→ **Required work**
Beginning at the line that holds "The researchers measured", restate each line exactly through the final line of the records. Include both of those lines.

Saved data entries:
§

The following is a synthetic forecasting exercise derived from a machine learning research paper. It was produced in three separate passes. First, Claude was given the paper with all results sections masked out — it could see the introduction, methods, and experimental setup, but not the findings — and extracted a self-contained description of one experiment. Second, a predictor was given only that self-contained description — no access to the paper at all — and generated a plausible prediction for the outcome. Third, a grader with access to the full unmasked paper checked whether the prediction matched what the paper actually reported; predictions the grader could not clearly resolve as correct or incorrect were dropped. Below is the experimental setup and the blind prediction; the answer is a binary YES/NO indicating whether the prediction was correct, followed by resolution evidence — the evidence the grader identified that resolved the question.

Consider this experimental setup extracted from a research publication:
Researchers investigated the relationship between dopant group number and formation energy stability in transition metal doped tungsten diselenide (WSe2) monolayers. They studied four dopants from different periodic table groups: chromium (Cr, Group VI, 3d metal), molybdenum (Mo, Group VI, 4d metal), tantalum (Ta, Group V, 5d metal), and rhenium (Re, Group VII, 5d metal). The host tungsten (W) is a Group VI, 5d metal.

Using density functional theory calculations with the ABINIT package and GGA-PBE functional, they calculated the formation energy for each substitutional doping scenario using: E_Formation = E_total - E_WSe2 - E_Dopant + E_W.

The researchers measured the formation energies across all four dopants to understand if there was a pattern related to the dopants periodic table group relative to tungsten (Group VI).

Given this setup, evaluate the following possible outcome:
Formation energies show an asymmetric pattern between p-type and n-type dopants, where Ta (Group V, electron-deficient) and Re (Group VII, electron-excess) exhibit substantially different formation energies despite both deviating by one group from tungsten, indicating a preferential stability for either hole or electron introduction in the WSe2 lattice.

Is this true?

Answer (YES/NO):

§

→ **Task result**
The researchers measured the formation energies across all four dopants to understand if there was a pattern related to the dopants periodic table group relative to tungsten (Group VI).

Given this setup, evaluate the following possible outcome:
Formation energies show an asymmetric pattern between p-type and n-type dopants, where Ta (Group V, electron-deficient) and Re (Group VII, electron-excess) exhibit substantially different formation energies despite both deviating by one group from tungsten, indicating a preferential stability for either hole or electron introduction in the WSe2 lattice.

Is this true?

Answer (YES/NO):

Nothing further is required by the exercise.